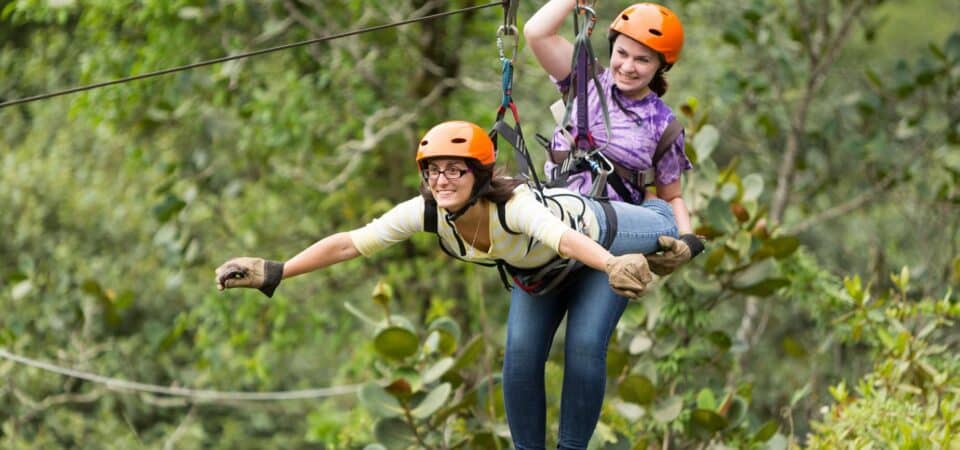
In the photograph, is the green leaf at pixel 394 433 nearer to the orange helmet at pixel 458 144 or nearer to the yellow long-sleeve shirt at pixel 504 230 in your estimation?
the yellow long-sleeve shirt at pixel 504 230

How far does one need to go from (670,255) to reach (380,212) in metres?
5.40

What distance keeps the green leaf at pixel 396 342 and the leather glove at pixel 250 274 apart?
142cm

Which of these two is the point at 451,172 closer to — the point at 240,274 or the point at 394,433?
the point at 240,274

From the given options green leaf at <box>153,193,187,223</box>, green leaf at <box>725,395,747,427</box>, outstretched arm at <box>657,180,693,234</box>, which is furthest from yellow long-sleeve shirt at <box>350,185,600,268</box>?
green leaf at <box>153,193,187,223</box>

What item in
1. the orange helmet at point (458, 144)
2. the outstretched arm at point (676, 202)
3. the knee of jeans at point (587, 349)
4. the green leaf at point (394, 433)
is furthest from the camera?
the green leaf at point (394, 433)

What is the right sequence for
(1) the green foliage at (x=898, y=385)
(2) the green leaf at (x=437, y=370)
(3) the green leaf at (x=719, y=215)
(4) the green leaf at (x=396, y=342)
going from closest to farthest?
1. (1) the green foliage at (x=898, y=385)
2. (4) the green leaf at (x=396, y=342)
3. (2) the green leaf at (x=437, y=370)
4. (3) the green leaf at (x=719, y=215)

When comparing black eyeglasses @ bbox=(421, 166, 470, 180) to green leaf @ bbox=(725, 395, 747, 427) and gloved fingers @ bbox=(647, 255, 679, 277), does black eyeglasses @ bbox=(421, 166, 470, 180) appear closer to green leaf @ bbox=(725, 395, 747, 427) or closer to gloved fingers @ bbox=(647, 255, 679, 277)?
gloved fingers @ bbox=(647, 255, 679, 277)

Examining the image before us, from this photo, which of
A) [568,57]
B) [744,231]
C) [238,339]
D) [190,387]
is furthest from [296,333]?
[568,57]

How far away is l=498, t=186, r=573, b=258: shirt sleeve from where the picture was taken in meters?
3.46

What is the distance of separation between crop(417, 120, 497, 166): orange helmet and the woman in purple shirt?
1.59 ft

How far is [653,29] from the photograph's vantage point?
13.1 feet

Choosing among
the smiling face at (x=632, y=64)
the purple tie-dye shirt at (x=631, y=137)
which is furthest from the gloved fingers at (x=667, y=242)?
the smiling face at (x=632, y=64)

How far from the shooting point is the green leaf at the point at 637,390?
5.30 metres

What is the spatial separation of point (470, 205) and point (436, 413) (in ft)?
6.77
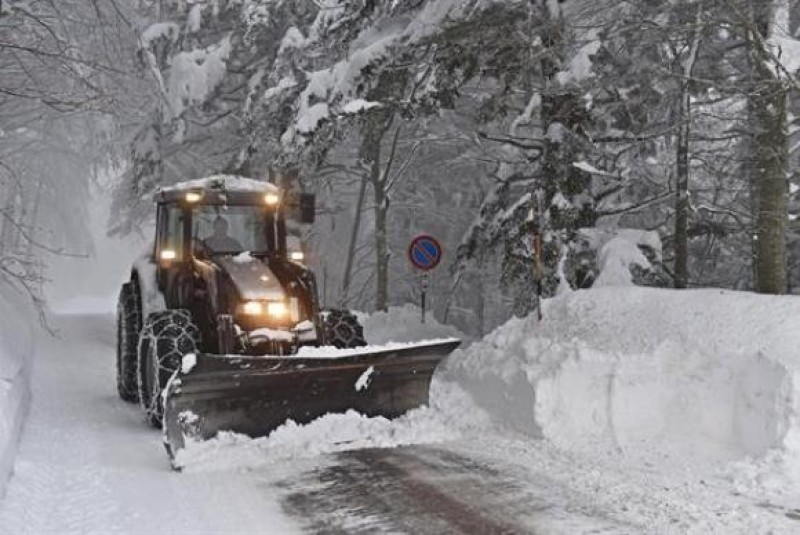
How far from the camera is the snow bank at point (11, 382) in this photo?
5.96 metres

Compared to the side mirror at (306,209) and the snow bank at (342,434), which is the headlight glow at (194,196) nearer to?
the side mirror at (306,209)

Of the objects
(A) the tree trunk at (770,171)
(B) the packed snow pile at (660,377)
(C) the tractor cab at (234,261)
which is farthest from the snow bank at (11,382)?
(A) the tree trunk at (770,171)

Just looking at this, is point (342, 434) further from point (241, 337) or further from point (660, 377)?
point (660, 377)

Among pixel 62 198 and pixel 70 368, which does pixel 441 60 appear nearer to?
pixel 70 368

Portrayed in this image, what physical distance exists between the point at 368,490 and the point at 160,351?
271cm

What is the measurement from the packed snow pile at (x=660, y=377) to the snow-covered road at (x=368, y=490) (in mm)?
289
══════════════════════════════
_Set task_
Rewrite all the records with "snow bank" changed to "snowdrift" everywhere it occurs and everything else kept the same, leaving out the pictures.

_Exercise answer_
In the photograph, is the green leaf at pixel 394 433 nearer to the orange helmet at pixel 458 144 or nearer to the yellow long-sleeve shirt at pixel 504 230 in your estimation?
the yellow long-sleeve shirt at pixel 504 230

How far does one need to go from (670,255) to reach (380,212) in metres?
5.40

What distance keeps the green leaf at pixel 396 342 and the leather glove at pixel 250 274 apart?
142cm

Which of these two is the point at 451,172 closer to — the point at 240,274 or the point at 394,433?
the point at 240,274

From the given options green leaf at <box>153,193,187,223</box>, green leaf at <box>725,395,747,427</box>, outstretched arm at <box>657,180,693,234</box>, which is furthest from yellow long-sleeve shirt at <box>350,185,600,268</box>?
green leaf at <box>153,193,187,223</box>

What item in
1. the orange helmet at point (458, 144)
2. the outstretched arm at point (676, 202)
3. the knee of jeans at point (587, 349)
4. the green leaf at point (394, 433)
is furthest from the camera?
the green leaf at point (394, 433)

What is the right sequence for
(1) the green foliage at (x=898, y=385)
(2) the green leaf at (x=437, y=370)
(3) the green leaf at (x=719, y=215)
(4) the green leaf at (x=396, y=342)
going from closest to farthest?
1. (1) the green foliage at (x=898, y=385)
2. (4) the green leaf at (x=396, y=342)
3. (2) the green leaf at (x=437, y=370)
4. (3) the green leaf at (x=719, y=215)

When comparing black eyeglasses @ bbox=(421, 166, 470, 180) to green leaf @ bbox=(725, 395, 747, 427) and gloved fingers @ bbox=(647, 255, 679, 277), does black eyeglasses @ bbox=(421, 166, 470, 180) appear closer to green leaf @ bbox=(725, 395, 747, 427) or closer to gloved fingers @ bbox=(647, 255, 679, 277)?
gloved fingers @ bbox=(647, 255, 679, 277)

Examining the image before us, from this photo, which of
A) [568,57]
B) [744,231]
C) [238,339]
D) [190,387]
is furthest from [296,333]?
[568,57]

How far away is l=498, t=186, r=573, b=258: shirt sleeve from where the picture was taken in meters?
3.46

What is the distance of separation between crop(417, 120, 497, 166): orange helmet and the woman in purple shirt?
1.59 ft

How far is [653,29] from the photograph's vantage point?
13.1 feet

Choosing among
the smiling face at (x=632, y=64)
the purple tie-dye shirt at (x=631, y=137)
which is furthest from the gloved fingers at (x=667, y=242)?
the smiling face at (x=632, y=64)

How far from the shooting point is the green leaf at the point at 637,390?
5.30 metres

What is the spatial separation of point (470, 205) and point (436, 413) (in ft)?
6.77
How far from the camera is the snowdrift at point (11, 382) in this photo?
5.96 metres

Compared to the side mirror at (306,209) and the snowdrift at (342,434), which is the headlight glow at (194,196) nearer to?
the side mirror at (306,209)

Of the objects
(A) the tree trunk at (770,171)
(B) the packed snow pile at (660,377)
(C) the tractor cab at (234,261)
which is farthest from the snowdrift at (11,382)?
(A) the tree trunk at (770,171)

Just looking at this, is point (342, 434) further from point (241, 337) or further from point (660, 377)?
point (660, 377)

Among pixel 62 198 and pixel 70 368, which does pixel 441 60 appear nearer to?
pixel 70 368

Portrayed in this image, what physical distance exists between the point at 368,490 and the point at 160,351?
271cm

What is the measurement from the packed snow pile at (x=660, y=377) to the snow-covered road at (x=368, y=490) (in mm)?
289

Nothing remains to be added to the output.